• **Goal**: Report each line in the entries below containing the string "that", copying every such line in full. Case counts.

• **Source material**:
┄┄┄┄┄┄┄┄┄┄
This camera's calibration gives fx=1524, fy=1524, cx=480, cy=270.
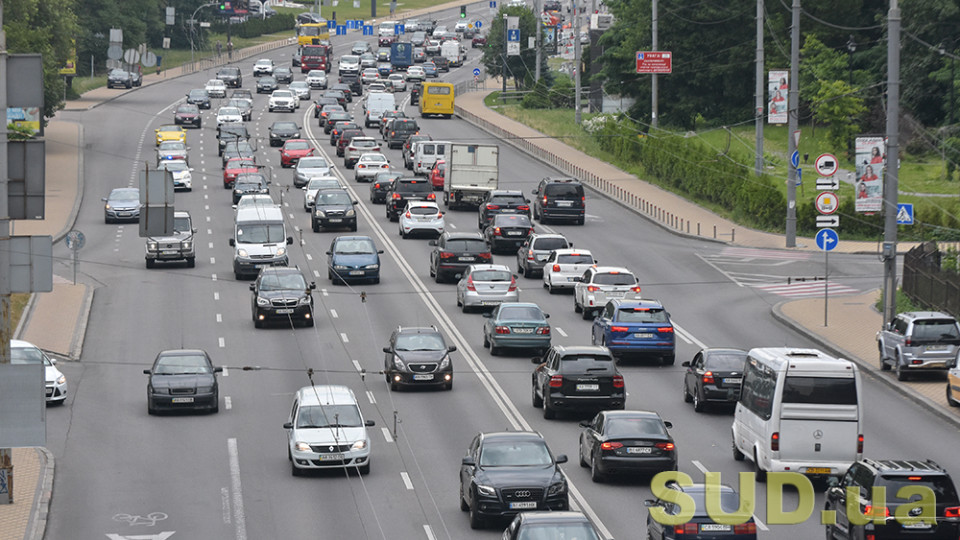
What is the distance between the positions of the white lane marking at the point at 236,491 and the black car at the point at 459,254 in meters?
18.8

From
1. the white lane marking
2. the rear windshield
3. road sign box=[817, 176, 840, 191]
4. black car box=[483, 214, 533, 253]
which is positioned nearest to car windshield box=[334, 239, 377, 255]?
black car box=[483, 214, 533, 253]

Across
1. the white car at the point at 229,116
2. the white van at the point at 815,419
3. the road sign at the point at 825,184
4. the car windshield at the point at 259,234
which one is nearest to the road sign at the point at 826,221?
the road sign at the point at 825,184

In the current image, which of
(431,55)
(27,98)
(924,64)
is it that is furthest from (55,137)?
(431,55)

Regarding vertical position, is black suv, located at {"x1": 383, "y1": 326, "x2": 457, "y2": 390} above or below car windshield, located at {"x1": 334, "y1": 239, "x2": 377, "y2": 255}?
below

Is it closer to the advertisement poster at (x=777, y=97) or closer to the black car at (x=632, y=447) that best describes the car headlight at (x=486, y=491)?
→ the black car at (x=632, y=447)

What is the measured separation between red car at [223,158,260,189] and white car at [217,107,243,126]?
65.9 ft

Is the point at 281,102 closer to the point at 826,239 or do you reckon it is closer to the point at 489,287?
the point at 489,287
┄┄┄┄┄┄┄┄┄┄
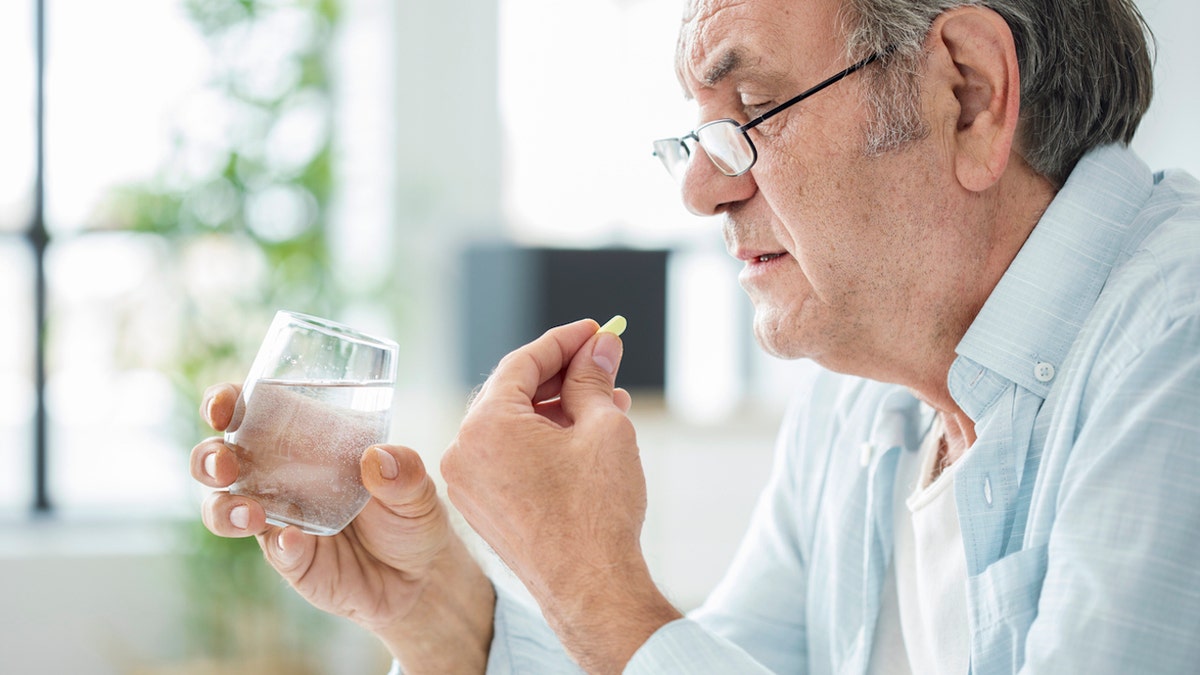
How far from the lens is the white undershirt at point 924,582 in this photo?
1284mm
┄┄┄┄┄┄┄┄┄┄
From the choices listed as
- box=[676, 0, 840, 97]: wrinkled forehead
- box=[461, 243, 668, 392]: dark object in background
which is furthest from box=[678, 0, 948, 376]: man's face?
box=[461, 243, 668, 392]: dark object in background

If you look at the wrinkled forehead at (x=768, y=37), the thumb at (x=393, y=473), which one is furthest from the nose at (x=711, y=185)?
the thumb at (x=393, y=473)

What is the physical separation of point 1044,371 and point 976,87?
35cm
┄┄┄┄┄┄┄┄┄┄
• **Task response**:
is it that is furthest from (55,137)?
Is it closer to the advertisement poster at (x=777, y=97) or closer to the black car at (x=632, y=447) that best describes the car headlight at (x=486, y=491)?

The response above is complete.